▶ _What you should do_: When the word "vote" shows up in a line of the records below, copy that line.

(Dataset entries)
____
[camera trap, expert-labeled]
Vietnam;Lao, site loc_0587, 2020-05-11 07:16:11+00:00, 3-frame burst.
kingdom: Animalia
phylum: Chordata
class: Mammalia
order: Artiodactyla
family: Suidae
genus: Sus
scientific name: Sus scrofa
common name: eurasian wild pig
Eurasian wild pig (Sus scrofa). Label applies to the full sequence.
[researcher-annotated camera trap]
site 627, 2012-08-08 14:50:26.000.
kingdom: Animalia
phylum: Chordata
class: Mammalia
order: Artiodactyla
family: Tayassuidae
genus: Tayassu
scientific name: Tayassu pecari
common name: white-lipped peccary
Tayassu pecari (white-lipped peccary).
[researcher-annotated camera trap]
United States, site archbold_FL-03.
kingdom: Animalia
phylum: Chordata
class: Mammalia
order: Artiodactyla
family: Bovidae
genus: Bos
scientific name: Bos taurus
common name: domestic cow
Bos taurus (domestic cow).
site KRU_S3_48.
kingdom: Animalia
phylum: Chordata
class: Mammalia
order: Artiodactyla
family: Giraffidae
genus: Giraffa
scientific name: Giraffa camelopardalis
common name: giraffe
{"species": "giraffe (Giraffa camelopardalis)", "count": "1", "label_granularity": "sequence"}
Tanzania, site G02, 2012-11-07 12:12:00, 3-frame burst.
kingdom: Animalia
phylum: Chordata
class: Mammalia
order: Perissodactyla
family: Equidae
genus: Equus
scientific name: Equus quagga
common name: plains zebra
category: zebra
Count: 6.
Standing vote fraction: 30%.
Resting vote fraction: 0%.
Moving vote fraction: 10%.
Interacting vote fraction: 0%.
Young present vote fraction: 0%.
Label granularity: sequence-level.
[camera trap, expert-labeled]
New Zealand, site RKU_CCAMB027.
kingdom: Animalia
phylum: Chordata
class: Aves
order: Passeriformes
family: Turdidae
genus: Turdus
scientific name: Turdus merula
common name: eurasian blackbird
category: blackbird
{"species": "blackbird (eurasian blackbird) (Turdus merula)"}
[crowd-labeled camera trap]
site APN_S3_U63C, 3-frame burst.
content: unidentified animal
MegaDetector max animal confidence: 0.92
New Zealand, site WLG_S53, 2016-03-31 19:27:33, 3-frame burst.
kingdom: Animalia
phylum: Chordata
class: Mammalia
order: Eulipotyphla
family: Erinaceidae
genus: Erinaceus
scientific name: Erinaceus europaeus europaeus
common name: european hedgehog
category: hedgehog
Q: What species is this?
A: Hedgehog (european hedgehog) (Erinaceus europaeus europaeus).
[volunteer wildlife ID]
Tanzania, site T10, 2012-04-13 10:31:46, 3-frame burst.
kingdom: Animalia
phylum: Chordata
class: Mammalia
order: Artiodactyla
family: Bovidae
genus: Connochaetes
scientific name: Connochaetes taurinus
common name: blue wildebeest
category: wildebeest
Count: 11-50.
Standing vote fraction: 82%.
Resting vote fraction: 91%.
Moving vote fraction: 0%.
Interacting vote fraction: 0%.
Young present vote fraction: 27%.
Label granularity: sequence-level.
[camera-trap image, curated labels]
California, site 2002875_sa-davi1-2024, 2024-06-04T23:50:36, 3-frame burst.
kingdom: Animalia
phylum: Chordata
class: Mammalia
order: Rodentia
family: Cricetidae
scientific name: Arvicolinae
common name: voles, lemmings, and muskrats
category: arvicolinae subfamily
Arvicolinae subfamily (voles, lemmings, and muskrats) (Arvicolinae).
____
▶ _Output for this task_:
Standing vote fraction: 30%.
Resting vote fraction: 0%.
Moving vote fraction: 10%.
Interacting vote fraction: 0%.
Young present vote fraction: 0%.
Standing vote fraction: 82%.
Resting vote fraction: 91%.
Moving vote fraction: 0%.
Interacting vote fraction: 0%.
Young present vote fraction: 27%.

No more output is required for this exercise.